Stanley Hoffmann
1996 Balzan Prize for Political Science: Contemporary International Relations
To Stanley Hoffmann, who, through his teaching and writings, has raised political science to a discipline of syntheses, thus elucidating the full complexity of international contemporary relations.

Stanley Hoffmann was born on November 27, 1928 in Vienna (*1928 –†2015). His Austrian mother took him to France in 1929, where they spent the next ten years in Nice and Paris, right up to the beginning of the Second World War, where the menace of Hitler’s troops was looming all over the French territory. The end of the hostilities in 1945 marked the very same year in which Stanley Hoffmann finished high school, and the doors to university study were opened.
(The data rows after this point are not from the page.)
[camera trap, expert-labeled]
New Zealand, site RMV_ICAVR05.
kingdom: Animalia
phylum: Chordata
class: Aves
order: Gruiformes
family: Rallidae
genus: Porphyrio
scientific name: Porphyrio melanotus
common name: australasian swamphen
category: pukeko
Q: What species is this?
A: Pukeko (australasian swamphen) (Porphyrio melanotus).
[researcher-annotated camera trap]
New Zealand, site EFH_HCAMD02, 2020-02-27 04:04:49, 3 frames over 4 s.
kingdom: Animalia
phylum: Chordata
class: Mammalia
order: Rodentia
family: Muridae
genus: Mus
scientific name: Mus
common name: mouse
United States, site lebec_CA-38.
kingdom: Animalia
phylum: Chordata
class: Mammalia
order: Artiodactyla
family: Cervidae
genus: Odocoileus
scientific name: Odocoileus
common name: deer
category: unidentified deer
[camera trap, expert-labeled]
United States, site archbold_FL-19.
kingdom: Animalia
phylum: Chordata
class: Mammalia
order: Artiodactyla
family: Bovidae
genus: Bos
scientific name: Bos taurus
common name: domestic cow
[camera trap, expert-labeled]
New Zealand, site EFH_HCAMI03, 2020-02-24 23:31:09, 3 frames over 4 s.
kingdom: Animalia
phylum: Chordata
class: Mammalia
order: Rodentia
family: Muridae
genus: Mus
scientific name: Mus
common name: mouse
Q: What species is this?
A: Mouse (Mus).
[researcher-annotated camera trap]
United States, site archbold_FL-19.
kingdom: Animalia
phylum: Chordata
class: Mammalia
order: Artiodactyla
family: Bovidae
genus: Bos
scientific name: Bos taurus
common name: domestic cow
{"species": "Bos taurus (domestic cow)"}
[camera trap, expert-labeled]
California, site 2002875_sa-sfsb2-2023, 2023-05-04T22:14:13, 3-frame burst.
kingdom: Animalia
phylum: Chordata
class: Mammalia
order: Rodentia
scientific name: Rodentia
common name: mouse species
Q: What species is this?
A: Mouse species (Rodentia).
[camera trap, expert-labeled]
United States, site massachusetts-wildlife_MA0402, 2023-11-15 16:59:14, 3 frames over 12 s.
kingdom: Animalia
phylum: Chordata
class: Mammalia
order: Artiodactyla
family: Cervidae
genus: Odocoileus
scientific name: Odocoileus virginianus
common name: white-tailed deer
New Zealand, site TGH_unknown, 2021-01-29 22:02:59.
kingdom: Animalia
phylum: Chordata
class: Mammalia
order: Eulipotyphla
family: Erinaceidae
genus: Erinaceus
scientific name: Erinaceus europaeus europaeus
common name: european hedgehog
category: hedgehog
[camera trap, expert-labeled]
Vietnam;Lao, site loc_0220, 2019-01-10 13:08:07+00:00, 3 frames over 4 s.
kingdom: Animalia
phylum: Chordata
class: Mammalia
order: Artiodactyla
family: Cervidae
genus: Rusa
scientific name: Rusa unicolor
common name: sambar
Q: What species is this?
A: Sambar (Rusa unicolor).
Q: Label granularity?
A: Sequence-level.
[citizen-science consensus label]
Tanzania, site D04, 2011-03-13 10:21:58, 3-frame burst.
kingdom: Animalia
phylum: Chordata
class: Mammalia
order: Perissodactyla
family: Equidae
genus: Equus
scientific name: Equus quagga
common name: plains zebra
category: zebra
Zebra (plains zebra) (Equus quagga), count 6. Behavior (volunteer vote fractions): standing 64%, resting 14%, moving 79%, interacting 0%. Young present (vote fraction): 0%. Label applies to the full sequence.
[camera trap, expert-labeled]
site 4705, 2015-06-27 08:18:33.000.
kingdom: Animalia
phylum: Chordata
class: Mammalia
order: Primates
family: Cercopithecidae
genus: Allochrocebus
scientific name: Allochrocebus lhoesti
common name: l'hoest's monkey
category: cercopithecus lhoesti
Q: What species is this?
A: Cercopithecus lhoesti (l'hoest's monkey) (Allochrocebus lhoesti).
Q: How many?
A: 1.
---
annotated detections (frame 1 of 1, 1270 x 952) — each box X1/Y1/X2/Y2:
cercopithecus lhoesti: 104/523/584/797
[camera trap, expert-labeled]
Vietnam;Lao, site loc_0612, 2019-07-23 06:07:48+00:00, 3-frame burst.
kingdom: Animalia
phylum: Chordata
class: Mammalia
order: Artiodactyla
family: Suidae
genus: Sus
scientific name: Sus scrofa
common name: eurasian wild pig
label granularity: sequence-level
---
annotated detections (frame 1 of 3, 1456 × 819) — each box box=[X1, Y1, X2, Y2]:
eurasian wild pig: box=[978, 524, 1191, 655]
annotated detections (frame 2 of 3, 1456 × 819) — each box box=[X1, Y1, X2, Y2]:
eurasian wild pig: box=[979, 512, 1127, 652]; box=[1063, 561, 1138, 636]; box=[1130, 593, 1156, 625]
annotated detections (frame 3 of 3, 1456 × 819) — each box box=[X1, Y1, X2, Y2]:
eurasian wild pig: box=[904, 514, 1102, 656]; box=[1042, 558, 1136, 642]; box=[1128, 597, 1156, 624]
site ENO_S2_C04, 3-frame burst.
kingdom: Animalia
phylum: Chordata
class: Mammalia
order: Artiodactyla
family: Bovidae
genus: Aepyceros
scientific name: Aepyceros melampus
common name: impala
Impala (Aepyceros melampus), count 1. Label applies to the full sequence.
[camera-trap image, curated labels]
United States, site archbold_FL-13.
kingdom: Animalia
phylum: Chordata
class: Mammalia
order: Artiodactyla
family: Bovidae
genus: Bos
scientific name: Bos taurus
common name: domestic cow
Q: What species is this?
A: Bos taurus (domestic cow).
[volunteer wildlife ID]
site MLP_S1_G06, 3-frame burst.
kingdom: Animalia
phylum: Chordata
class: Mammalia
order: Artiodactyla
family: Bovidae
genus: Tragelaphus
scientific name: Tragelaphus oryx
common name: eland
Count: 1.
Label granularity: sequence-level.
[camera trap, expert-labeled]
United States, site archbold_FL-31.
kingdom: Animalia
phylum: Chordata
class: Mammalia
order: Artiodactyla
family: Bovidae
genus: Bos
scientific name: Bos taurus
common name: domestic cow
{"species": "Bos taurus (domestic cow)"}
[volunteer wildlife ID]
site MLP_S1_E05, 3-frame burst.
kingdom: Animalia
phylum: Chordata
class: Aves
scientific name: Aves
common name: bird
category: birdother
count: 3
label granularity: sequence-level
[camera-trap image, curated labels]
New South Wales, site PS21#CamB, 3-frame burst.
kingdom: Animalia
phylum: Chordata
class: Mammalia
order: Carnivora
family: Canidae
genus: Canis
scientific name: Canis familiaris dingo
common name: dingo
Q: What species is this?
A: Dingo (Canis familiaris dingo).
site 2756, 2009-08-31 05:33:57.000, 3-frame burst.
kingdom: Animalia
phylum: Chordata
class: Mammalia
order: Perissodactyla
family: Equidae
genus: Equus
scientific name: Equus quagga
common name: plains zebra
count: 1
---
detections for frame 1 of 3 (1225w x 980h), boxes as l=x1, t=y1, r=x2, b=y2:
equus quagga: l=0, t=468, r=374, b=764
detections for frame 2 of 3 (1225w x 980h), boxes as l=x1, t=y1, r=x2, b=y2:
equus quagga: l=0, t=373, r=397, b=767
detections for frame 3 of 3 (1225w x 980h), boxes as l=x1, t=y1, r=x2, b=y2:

Simultaneously, he was to study political science and law in Paris (diploma from the Institute of Political Studies in 1948, diploma from the Institute of Advanced International Studies in 1950, licence in law in 1948, and doctorate of law in 1953). In addition, there was an M.A. degree in Government from Harvard University in 1952. He was assistant secretary of the French Association of Political Science in 1952-1953, and 1955. This year also marked his appointment as Instructor at Harvard, and the beginning of a brilliant teaching career: professor of Government since 1963, chairman of the Center for European Studies from 1969 to 1995, Douglas Dillon Chair of the Civilization of France from 1980, and an invitation to occupy the Chair of American Civilization at the Ecole des Hautes Etudes en Sciences Sociales in Paris, 1983-1984.

Stanley Hoffmann has never lost contact with France. As he wrote in the Introduction to his book of essays on France: “I owe to French education whatever I may be. I was blessed in my school and immediate post-school years with teachers whose warmth and kindness I can never repay. My deepest friendships are in France, along with the landscapes imprinted in me”.

Yet, no matter how strong his ties are to France, his horizons go beyond the shores of the Atlantic Ocean. His first volume, International Organizations and the Political Powers of States, published in 1954, sets the framework in which Hoffmann began his studies of contemporary international relations. The State of War (1965), dedicated to Raymond Aron, presented his conception of the theory and practice of international politics, as he had already formulated it in an article in the “Revue française de science politique”. In it, Hoffmann laid out the position which he would hold in debates among the theoreticians. He had no intention of enclosing himself into the confines of any one school, or within those of geographic borders. His preferences were for an empiric approach. He wished to keep himself free so that he could look at the whole vast field of observation before him. It was no coincidence that Hoffmann, with his adventurous intellectual spirit, published Gulliver’s Troubles (in English, 1968, and in French, 1971), in a period when all the attention was placed upon the confrontation between the United States and the Soviet Union. In it, he discussed the “illusion of omnipotence”, opening up a debate on the structure and the dynamics of contemporary international relations which was destined to clash with the political science experts in search of theories for systems, and clinging to bipolarity.

He directed his attention towards the protagonists of international relations, on all levels. “What interests me most”, writes Hoffmann in his Ideas and Ideals, an often-quoted text, “is to know why individuals and groups behave in a certain way, what they intended to do, and what they actually achieved, how ideas shape interests and the institutions, and how the institutions shape civil society”.

The inquisitiveness of Stanley Hoffmann knows no limits. He examines the societies he observes under every aspect, in their relations on a regional and global level, he focuses on truly important or insignificant political figures, finding the right terms to describe them. General de Gaulle is not only a hero, but an artist of politics. The chapter in which he introduces de Gaulle and the world carries the subtitle: “The Stage and the Play”.

Stanley Hoffmann is, in his own way, a master of maieutics. He practices dialogue, in an age when great conflicts of every type multiply. And he does this with his essays in important journals and magazines, and with those with whom he dialogues continually through his books of essays: Decline or Renewal(1974), which comprises 18 texts written in 18 years; The European Sisyphus (1995); Duties Beyond Border: On the Limits and Possibilities of Ethical International Politics, a collection of conferences held in 1980.

Observing the train of thought of Hoffmann through all that he has published, one ascertains the progress of his reflections on ethics and culture, on the role of values in society in an age in which decisions on public affairs do not belong only to those with political power, and depend instead on the relations between ever more tightly related societies.

The numerous honors attributed to Stanley Hoffmann during his entire career prove his extraordinary influence as a great professor, and the importance of his methods which continually deepen and renovate the study of contemporary international relations.